Publicado em: 21/11/2013
O Ambulatório de Transtornos da Sexualidade da Faculdade de Medicina do ABC (ABSex-FMABC) completa 10 anos neste 2013 e comemorou a data com evento gratuito em 21 de novembro, que discutiu a interface entre as linguagens jurídica, médica e jornalística na abordagem de crimes sexuais. Entre os casos em debate estiveram o da série de 11 estupros e assassinatos pelo “maníaco do parque” e a exploração do tema pela mídia, que pode ter estimulado a ação de outro criminoso, o “maníaco da praia” – responsável por sete mortes. Outra ocorrência que esteve na pauta foi a do médico Eugênio Chipkevitch, preso em 2002 por abusar sexualmente de pacientes adolescentes e gravar as cenas para assistir posteriormente.

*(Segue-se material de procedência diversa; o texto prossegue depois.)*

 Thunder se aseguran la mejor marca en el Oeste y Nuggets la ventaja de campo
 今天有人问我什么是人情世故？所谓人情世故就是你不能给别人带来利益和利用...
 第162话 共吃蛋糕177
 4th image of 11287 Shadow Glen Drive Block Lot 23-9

O evento batizado “Mídia, Sexo e Crime” foi conduzido em forma de talk show e contou com quatro especialistas: a jornalista Laura Diniz, o psiquiatra Danilo Baltieri, a psicóloga Margareth dos Reis e o advogado Vicente Cascione.
Segundo o médico psiquiatra, professor da Faculdade de Medicina do ABC e coordenador do Ambulatório de Transtornos da Sexualidade da FMABC, Dr. Danilo Baltieri, os agressores sexuais constituem população bastante heterogênea e, por isso, demandam abordagem individualizada e especializada. “De fato o termo ‘agressor sexual’ refere-se a um construto jurídico-social e não a um construto médico ou psicológico. Isso significa que o agressor é aquele que cometeu um crime sexual assim definido pela lei vigente, e não diretamente a um indivíduo portador de um transtorno mental. No entanto, uma parcela não negligenciável dos agressores sexuais padece de transtornos psiquiátricos específicos. Assim, individualizar a abordagem médica e criminológica torna-se tarefa desejável”, considera o médico.

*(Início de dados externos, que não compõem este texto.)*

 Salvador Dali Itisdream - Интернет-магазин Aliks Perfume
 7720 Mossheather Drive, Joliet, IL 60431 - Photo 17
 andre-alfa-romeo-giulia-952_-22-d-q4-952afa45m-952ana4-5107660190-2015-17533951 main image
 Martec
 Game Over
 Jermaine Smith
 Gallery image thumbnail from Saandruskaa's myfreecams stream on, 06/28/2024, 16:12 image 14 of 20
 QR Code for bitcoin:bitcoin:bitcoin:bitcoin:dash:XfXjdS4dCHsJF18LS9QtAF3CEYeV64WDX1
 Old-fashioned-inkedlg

Dentre os transtornos psiquiátricos mais comumente encontrados na população dos agressores sexuais encontram-se a pedofilia, sadismo sexual, transtornos de personalidade e abuso de álcool e de outras drogas. “Muitas vezes e de forma inadvertida, a mídia refere-se a um agressor sexual de crianças como portador de pedofilia, por exemplo. Contudo, nem todo agressor sexual de crianças porta a pedofilia”, adverte Dr. Danilo Baltieri, que explica: “A pedofilia é um transtorno psiquiátrico de difícil diagnóstico e tratamento. De qualquer forma, nem todo indivíduo que porta este mal comete crimes sexuais. Do mesmo modo, nem todos os agressores sexuais de crianças portam pedofilia. Por vezes, as diferenças de linguagem utilizada pela medicina, mídia e pelo campo jurídico prejudicam o diálogo entre as ditas ciências, causando problemas ao adequado manejo daqueles que, de fato, sofrem de transtornos mentais”.

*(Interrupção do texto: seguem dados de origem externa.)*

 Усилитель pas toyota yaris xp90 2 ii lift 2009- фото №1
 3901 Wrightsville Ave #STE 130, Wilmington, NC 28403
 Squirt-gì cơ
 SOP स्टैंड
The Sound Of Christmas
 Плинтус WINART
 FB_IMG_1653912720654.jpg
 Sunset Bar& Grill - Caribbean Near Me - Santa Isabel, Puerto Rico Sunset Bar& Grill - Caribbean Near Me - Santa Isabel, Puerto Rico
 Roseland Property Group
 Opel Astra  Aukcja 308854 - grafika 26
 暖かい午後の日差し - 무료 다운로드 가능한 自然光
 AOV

Para o coordenador do ABSex, a mesma confusão terminológica ocorre com outras doenças médicas que podem ou não estar presentes entre aqueles que cometem crimes sexuais. “Foi nesse campo que procuramos trabalhar durante o talk show ‘Mídia, Sexo e Crime’. O evento buscou promover a discussão amistosa entre profissionais de quatro áreas diferentes, mas afins ao tema – medicina, psicologia, direito e jornalismo –, almejando, assim, azeitar os conceitos, divulgar achados e promover ciência”, encerra Baltieri.
ABSex 10 anos
O Ambulatório de Transtornos da Sexualidade da Faculdade de Medicina do ABC funciona desde 2003 no campus universitário. Vinculado à disciplina de Psiquiatria e Psicologia Médica, atende gratuitamente casos de transtorno da preferência sexual (pedofilia, sadomasoquismo e exibicionismo), disfunções sexuais (impotência, ejaculação precoce, falta de desejo ou orgasmo e dor sexual) e transtornos de identidade (travestismo de duplo papel).
O tratamento é psiquiátrico – com utilização de psicoterapia –, psicoeducacional e à base de medicações. Também há terapia em grupo para orientação e educação sexual. Os pacientes são avaliados individualmente e, de acordo com critérios específicos, são incluídos nos grupos, cuja duração varia entre 16 e 20 semanas.